Gestellte Aufgabe 1 -
Aus dem Textauszug über Silbenschriften ist die Passage von „Die belegten Silbenstrukturen“ bis „(Sil)-(ben)-(sch)-(rif)-(t) (aus)-(se)-(hen) (kan)“ wörtlich herauszuschreiben.
Gestellte Aufgabe 2 -
Der Textauszug über Silbenschriften ist im Anschluss an seinen letzten Satz fortzusetzen.

Textauszug -
+-------+

Silbenschriften unterscheiden sich dahingehend, ob sie die Syllabogramme nach einem gemeinsamen Muster bilden, oder willkürlich. Eine weitere Unterscheidung liegt darin, ob das Syllabar, also das Silbeninventar, in der Lage ist, alle Sprechsilben der betreffenden Sprache akkurat und ohne orthografische Kombinationsregeln wiederzugeben („echte Silbenschrift“, z.B. Chekoree), oder ob eine Reihe von Kombinationsregeln für diese Fälle notwendig ist („unechte Silbenschrift“, z.B. Japanisch (Japanisch ist übrigens auch keine richtige Silbenschrift, sondern wird in der Linguistik als Morenschrift bezeichnet, aber darauf werde ich an dieser Stelle nicht eingehen).
Die belegten Silbenstrukturen in Silbenschriften sind:
- CV: Konsonantischer Silbenanlaut (C) + vokalischer Silbengipfel (V) (am häufigsten)
- VC: vokalischer Silbengipfel + konsonantischer Silbenauslaut (seltener)
- V: Vokal
- C: Konsonant
(Hir) (se)-(hen) (wir) (ein) (Bei)-(sch)-(pil) (da)-(für), (wi) (ei)-(ne) (sol)-(che) (Sil)-(ben)-(sch)-(rif)-(t) (aus)-(se)-(hen) (kan)

+-------+

Datenzeilen -
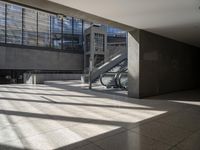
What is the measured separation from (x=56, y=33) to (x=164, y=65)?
1661cm

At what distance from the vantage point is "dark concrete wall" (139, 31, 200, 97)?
639 cm

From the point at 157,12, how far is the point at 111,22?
145cm

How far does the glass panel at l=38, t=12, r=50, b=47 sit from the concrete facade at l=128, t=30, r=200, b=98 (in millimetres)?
15575

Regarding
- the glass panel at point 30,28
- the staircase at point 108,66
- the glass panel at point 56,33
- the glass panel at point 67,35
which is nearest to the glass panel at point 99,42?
the glass panel at point 67,35

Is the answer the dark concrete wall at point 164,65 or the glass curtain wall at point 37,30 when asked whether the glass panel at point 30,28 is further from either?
the dark concrete wall at point 164,65

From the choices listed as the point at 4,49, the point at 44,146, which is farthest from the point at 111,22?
the point at 4,49

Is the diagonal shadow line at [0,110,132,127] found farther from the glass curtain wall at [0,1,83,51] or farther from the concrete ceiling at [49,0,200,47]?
the glass curtain wall at [0,1,83,51]

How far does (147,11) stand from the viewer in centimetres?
420

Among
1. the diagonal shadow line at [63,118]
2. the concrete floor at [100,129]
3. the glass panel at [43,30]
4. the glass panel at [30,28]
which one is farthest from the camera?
the glass panel at [43,30]

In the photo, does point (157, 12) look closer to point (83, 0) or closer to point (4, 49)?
point (83, 0)

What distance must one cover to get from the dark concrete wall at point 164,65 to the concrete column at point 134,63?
157 mm

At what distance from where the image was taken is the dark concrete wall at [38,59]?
17062 mm

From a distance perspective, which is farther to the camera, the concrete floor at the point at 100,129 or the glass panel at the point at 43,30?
the glass panel at the point at 43,30

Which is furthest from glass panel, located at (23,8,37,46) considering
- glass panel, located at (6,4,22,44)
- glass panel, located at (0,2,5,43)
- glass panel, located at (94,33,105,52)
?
glass panel, located at (94,33,105,52)
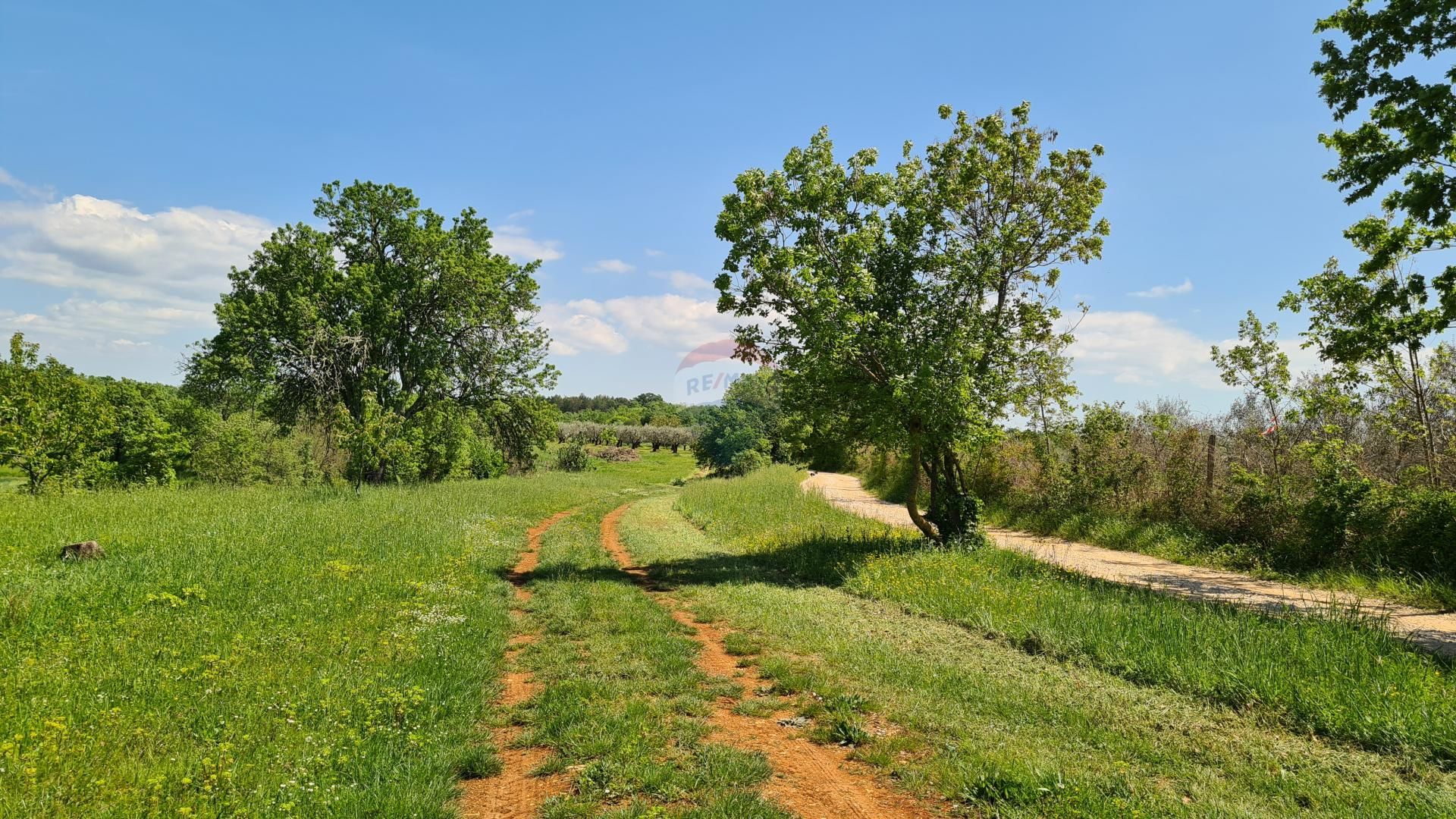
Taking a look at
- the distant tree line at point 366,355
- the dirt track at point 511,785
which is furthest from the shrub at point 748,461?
the dirt track at point 511,785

+-------+

Endgültiges Ergebnis 1 -
Die belegten Silbenstrukturen in Silbenschriften sind:
- CV: Konsonantischer Silbenanlaut (C) + vokalischer Silbengipfel (V) (am häufigsten)
- VC: vokalischer Silbengipfel + konsonantischer Silbenauslaut (seltener)
- V: Vokal
- C: Konsonant
(Hir) (se)-(hen) (wir) (ein) (Bei)-(sch)-(pil) (da)-(für), (wi) (ei)-(ne) (sol)-(che) (Sil)-(ben)-(sch)-(rif)-(t) (aus)-(se)-(hen) (kan)

Endgültiges Ergebnis 2 -
Anmerkung: Um von den o.g. Silbenstrukturen nicht abzuweichen, habe ich in den Fällen, in denen innerhalb einer Silbe mehrere Konsonanten aufeinandertreffen, diese getrennten „Silben“ zugeordnet (z.B. „Schrift“ wird zu (Sch)-(rif)-(t)).
Handelt es sich damit bei diesem Beispiel um eine echte oder unechte Silbenschrift?
Wortschrift
Wortschriftsysteme, auch Logogrammschriften genannt, bestehen aus tausenden komplexer grafischer Zeichen und sind in ihrer Anzahl meist nach oben hin offen und erweiterbar. Jedes Zeichen wird i.d.R. einer bedeutungstragenden Einheit zugeordnet (z.B. „Wasser“), die aber nicht zwingend den ganzen Begriff darstellt (z.B. „Wasserhahn“ besteht aus „Wasser“ und „Hahn“, ist aber weder Wasser alleine, noch ein männlicher Nutzvogel).
Anders als die vorherigen Schriftsysteme kann man bei Logogrammen nicht zwingend auf die Aussprache des dargestellten Worts schließen. Die Schrift ist zu gewissen Teilen bedeutungsbasiert und bildet meist die sichtbare Welt oder abstrakte Konzepte ab, repräsentiert aber nicht das Lautinventar der dargestellten Sprache. Jedes logografische Element hat eine eigenständige Bedeutung, ob alleinestehend oder in Kombination mit weiteren, logografischen Elementen. Es gibt keine „leeren“ Elemente oder Zeichen!
Das klassischste Beispiel für eine Wortschrift ist natürlich das Chinesische, und ich kann nur jedem empfehlen, sich einmal mit der chinesischen Schrift auseinanderzusetzen, denn so kompliziert sie aussehen mag mit ihren vielen Strichen, sie hat System und ist absolut logisch aufgebaut.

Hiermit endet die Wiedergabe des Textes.